Write the next part of the parliamentary reform passage, which comes before the listing, starting right after its last sentence.

**Source passage**:
════════════════

Finally, I am also concerned about communications.  The public does not know what is going on in committees. We are told you cannot see the good work we are doing in committees because nobody covers it any more. But that is not a problem that should be left alone. Parliament itself decided to create CPAC. Parliament itself can deploy resources for the use of the Internet in relation to committee work. We are in a new age of communication, and parliamentary committees can harness that, can link directly with citizens, can have all kinds of interaction using television, the Internet, and Parliament-generated communication. Tell the story and they will hear it. 


Don Boudria:  I agree with the Chair when he notes it is not true to say that Parliament has never changed and has never reformed. Not every single rule we have passed has made the place better.  Some of them clearly have been the other way around, and we have gone too far in some directions. 

As a matter of fact, remember the debates some years ago about restoring report stage to what it used to be. It was after we stayed here nights and nights voting on amendments that were not really amendments, on the Nisga’a, and a number of things like that. Report stage had been allowed to go out of its original definition such that you could produce anything that sounded like an amendment and the Speaker would allow it to remain on the order paper. After the 2000 election, I was House leader, and we went to Westminster and simply passed a motion upon our return that from here on in, the Speaker shall deal with report stage in the way in which the Speaker had dealt with report stage historically.  This meant that we got rid of those so-called improvements for report stage and brought it back to what it used to be. Now legislation can move again after it had effectively ceased to do so.  So not everything is an improvement. 

From 1985 on, the McGrath report played a very important role. I do not think that we can speak of parliamentary reform without mentioning this report. It brought about many changes. I was here before and after it was published. All the changes that the report brought about were not immediately visible. When we changed the way of electing the speaker, it was a theoretical change. We certainly did not get a new speaker on the very same day. 

We only got a new speaker two years later. That was when John A. Fraser was elected. We felt that this new procedure worked fairly well. It was a new set of rules. In my opinion, the results were extraordinary. Basically, from that time on, the speaker was no longer the prime minister’s speaker or the government’s speaker: he was our speaker. And that is still the case today. 

If there had been nothing else in McGrath but that recommendation, that would have been a worthwhile report. It changed a whole pile of other things too. It is  true that after McGrath, for a number of years, there wasn’t much in the way of changes. After 1993, Herb Gray, without much fanfare, introduced two changes with the support of the opposition. One of them had to do with the plans and priorities, estimates to do with future years as opposed to current years. I do not think that one was particularly meaningful. Or is it that parliamentarians never really used it to the extent they could have? It is  an interesting debate. 

The second thing was the budgetary consultation process, which is now an institution. Could you think that a committee would not go and hear witnesses about preparing the budget, now that we have done it for a decade? I do not think it would be possible any more. Any Prime Minister who’d want to go back would be seen as being hopelessly retrograde. 

Then there were the three modernization committee reports. I sat on all three. We changed a whole number of rules. All private members’ hours became votable. I think that was modernization phase three. Modernization one dealt with a number of other features of the rules of the House of Commons, including the way in which we deal with the annual estimates—for example, target one minister and bring him in the House for one evening in June.

════════════════

**Extracted material**:

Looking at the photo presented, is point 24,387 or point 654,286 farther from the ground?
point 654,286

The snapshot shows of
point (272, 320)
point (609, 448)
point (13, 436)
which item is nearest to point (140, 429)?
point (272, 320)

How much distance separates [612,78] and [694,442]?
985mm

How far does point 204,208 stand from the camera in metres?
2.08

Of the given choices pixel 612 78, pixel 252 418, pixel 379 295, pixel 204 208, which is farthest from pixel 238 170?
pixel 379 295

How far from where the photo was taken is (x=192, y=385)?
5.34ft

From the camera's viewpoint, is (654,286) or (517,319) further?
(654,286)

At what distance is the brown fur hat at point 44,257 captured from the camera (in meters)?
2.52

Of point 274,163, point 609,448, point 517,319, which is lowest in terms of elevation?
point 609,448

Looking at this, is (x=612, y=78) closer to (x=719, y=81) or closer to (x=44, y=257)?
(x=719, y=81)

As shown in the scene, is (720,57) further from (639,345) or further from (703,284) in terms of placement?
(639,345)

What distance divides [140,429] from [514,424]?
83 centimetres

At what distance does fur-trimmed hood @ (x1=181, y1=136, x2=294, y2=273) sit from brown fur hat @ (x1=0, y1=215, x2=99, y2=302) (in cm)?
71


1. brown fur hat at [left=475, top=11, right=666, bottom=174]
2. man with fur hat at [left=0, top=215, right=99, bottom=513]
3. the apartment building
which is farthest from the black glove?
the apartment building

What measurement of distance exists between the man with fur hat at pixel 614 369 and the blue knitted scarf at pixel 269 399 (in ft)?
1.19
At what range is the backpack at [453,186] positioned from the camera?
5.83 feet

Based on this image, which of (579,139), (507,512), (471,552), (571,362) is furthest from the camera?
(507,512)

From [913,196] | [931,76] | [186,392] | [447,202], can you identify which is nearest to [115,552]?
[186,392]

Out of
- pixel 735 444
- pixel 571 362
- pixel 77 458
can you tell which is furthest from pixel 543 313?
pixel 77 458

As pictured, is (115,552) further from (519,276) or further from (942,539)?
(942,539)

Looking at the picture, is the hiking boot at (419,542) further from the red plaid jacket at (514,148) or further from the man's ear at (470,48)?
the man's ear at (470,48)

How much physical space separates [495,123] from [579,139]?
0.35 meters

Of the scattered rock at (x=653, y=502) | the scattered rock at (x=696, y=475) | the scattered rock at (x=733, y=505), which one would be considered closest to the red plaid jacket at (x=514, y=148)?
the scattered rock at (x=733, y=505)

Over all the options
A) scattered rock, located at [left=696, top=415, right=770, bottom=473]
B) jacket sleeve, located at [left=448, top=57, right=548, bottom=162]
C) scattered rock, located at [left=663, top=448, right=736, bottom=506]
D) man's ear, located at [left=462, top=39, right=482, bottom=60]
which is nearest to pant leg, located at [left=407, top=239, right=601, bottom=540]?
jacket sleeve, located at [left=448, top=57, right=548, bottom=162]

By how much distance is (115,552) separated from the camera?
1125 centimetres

════════════════

**Solved exercise**:
With regard to appointments officers of the House of Commons and officers of Parliament are now appointed by a committee and then the House as a whole. That was all in the modernization committee reports that I as House leader had helped put together, of course with the support of all political parties at the time. So I believe a number of important changes were made there. 

Insofar as committees are concerned—and here I differ in opinion with Mr. Boyer— I do not think appointments are defective in terms of the whip having the authority to do so on behalf of the parties. Committees are a microcosm of the House, we all recognize that, and that reflects itself in the way in which people are appointed. I think that part is okay. Where it is  hopelessly defective is that every September you have to pretend that there was an election during the summer, restart all of the committees, and waste weeks and weeks of House time getting the committees kick-started again.  

That is absolutely wrong. It wastes the time of everybody around here. Lots of valuable work can’t start because one party can’t produce its list on time, negotiating with one of their backbenchers who does not want to really sit on this committee. The whole thing is stalled and grinds to a halt every September as a result of things like that. There is no logical reason for that. Make that list permanent for the Parliament. 

Here I do meet Mr. Boyer’s view, except that I do not think you should revoke the power of the whip to replace a member. So it is  a little bit what Mr. Boyer said, but not quite, if I can make that differentiation. 

On the work of committees generally, I have been to the United Kingdom to France, to Australia, to New Zealand, and a number of other places on some of these modernization reports. None of them have committees as good as ours. We may be lacking in many places, but generally every single piece of legislation in Canada goes to committee. Just about every piece of legislation has witnesses, including the minister, including the citizenry, or civil society, and others who testify to tell us how good or bad is every clause of the bill. 

That is unprecedented anywhere else. Compare that to what they do in France or the United Kingdom or elsewhere. It is  not even possible to compare. It is  not the same at all. It is  very good here. I think those who have put together some of these structures need to be encouraged, and the structures need to be made to work better. 

Committees have access now to two television rooms all the time, plus a third on an ad hoc basis. My criticism here is that they don’t always use it. Many times the TV room is used in its untelevised mode because MPs do not want to use it for that. So it is  not always a shortage of resources, it is  also a shortage of wanting to use the resources on occasion. If MPs could perhaps get their heads around using it more, it would be a good thing. 

On partyism I think it is  up and down depending on how you look at it. Yes, it is  true that question period is now more party-structured. It resembles the United Kingdom model more today than it did at one time. Today it is  reasonably similar, except that the whole government is targeted in Canada, whereas on any given day only four ministers are targeted in the United Kingdom, except Wednesday, when three are targeted. 

So it may be up there, but it is  also down in terms of committees. Election of a committee chair is done by secret ballot, and so on. Partyism is down in committee, and it is  up in certain areas. It is  not as clear, I think, as we would want to portray it. 

What are three things we should change? The first one and I’m glad Patrick referred to it—is electronic voting. I had it on the tip of my fingers and I let it go. In 1997 we had all-party agreement. Then there was a little bit of resistance in my own party—and it wasn’t much, it was just a little bit of resistance—and the powers that be said, “Do you want to back off a little while?” I did, and I shouldn’t have. I should have insisted. We would have gotten it. That is a major shortcoming. 

No one can explain to me why the Parliaments of India, Tunisia, Saudi Arabia and so many others have electronic voting and we cannot have it here in one of the most liberal democracies on the face of the earth.  (Don Boudria) 

 It is  fine to say that our clerks are wonderful people to be able to recognize every single person by their name. That is a skill, but is it efficient when we vote like that?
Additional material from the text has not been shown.